--- START OF THE RECORDS ---
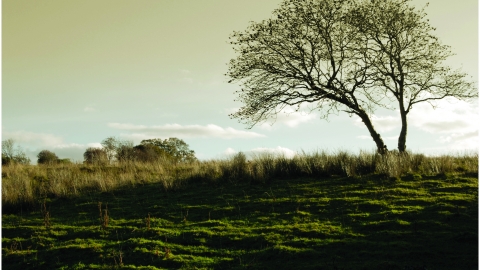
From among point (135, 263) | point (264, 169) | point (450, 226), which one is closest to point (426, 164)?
point (264, 169)

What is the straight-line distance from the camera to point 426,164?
753 inches

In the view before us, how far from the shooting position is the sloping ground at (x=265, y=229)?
9.00 meters

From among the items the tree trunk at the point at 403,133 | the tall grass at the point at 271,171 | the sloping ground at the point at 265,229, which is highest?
the tree trunk at the point at 403,133

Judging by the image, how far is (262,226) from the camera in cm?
1138

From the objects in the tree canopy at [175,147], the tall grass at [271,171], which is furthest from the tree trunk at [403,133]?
the tree canopy at [175,147]

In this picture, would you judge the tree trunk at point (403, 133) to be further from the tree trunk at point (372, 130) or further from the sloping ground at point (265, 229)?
the sloping ground at point (265, 229)

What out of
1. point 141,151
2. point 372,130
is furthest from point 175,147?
point 372,130

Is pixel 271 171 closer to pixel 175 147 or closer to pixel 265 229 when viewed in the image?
pixel 265 229

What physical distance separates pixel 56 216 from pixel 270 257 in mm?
8359

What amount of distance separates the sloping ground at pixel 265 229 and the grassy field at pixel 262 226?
0.03 metres

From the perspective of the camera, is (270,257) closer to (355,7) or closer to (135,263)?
(135,263)

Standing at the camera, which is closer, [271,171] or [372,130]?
[271,171]

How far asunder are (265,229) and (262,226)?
35 cm

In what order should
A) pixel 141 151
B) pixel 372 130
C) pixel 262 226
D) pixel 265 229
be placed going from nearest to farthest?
pixel 265 229 < pixel 262 226 < pixel 372 130 < pixel 141 151
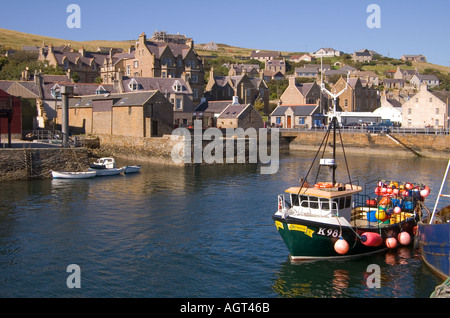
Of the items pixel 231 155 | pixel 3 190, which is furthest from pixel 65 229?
pixel 231 155

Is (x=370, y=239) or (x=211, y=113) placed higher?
(x=211, y=113)

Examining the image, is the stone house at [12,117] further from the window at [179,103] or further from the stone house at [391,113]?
the stone house at [391,113]

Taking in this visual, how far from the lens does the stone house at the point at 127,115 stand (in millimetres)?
57812

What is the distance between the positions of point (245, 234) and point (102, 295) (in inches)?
380

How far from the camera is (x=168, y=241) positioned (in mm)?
24922

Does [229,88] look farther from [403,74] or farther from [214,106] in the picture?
[403,74]

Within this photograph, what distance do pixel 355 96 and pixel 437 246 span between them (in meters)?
86.3

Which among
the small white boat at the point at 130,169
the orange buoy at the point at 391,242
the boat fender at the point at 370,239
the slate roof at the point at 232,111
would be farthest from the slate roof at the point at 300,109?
the boat fender at the point at 370,239

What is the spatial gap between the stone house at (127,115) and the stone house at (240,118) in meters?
12.0

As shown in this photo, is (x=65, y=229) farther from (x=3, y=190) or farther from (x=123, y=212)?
(x=3, y=190)

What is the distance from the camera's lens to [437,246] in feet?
64.9

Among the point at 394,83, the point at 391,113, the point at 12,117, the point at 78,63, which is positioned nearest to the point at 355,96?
the point at 391,113

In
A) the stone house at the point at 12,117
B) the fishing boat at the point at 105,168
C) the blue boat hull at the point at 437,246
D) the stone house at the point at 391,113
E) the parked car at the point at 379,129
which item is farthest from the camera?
the stone house at the point at 391,113

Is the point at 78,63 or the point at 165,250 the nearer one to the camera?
the point at 165,250
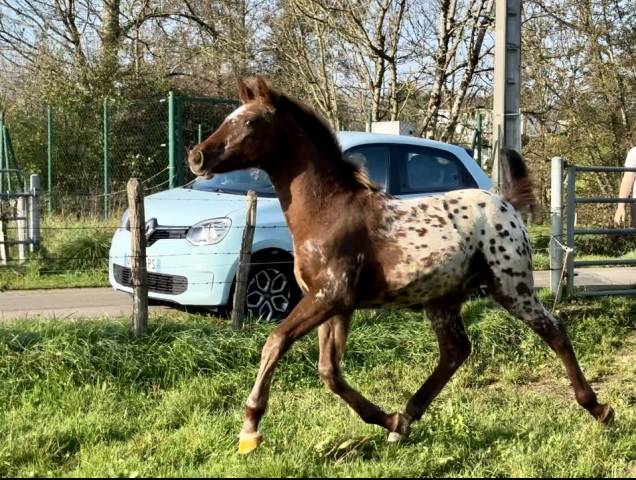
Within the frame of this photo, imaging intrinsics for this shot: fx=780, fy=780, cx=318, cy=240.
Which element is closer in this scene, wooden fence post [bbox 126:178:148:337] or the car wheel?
wooden fence post [bbox 126:178:148:337]

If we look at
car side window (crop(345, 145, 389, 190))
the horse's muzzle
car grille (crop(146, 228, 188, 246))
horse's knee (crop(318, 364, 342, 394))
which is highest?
car side window (crop(345, 145, 389, 190))

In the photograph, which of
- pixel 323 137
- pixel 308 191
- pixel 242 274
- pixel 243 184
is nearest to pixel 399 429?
pixel 308 191

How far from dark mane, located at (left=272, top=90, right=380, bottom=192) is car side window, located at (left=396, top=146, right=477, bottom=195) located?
12.2ft

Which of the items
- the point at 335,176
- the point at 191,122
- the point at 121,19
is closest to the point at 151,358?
the point at 335,176

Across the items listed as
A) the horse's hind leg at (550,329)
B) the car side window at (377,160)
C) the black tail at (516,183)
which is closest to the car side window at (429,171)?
the car side window at (377,160)

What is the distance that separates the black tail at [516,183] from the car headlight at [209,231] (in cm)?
295

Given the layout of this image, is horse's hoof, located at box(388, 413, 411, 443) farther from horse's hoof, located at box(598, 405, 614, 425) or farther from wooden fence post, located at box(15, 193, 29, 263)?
wooden fence post, located at box(15, 193, 29, 263)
--- END OF THE RECORDS ---
WHAT TO WORK ON: Reproduce word for word the part that opens with the line containing "How far from dark" and runs through the end of the rows, both ends included.

FULL OUTPUT:
How far from dark mane, located at (left=272, top=90, right=380, bottom=192) is car side window, located at (left=396, top=146, right=477, bottom=195) located?
12.2ft

Which of the items
- the point at 335,176
- the point at 191,122
- the point at 121,19
is closest to the point at 151,358?
the point at 335,176

Across the items listed as
A) the horse's hind leg at (550,329)
B) the car side window at (377,160)
C) the black tail at (516,183)
which is closest to the car side window at (429,171)?
the car side window at (377,160)

What is the distance that separates the black tail at [516,183] from the car headlight at [209,231] (in cm)?
295

Given the layout of this image, is horse's hoof, located at box(388, 413, 411, 443) farther from horse's hoof, located at box(598, 405, 614, 425) or farther from wooden fence post, located at box(15, 193, 29, 263)?
wooden fence post, located at box(15, 193, 29, 263)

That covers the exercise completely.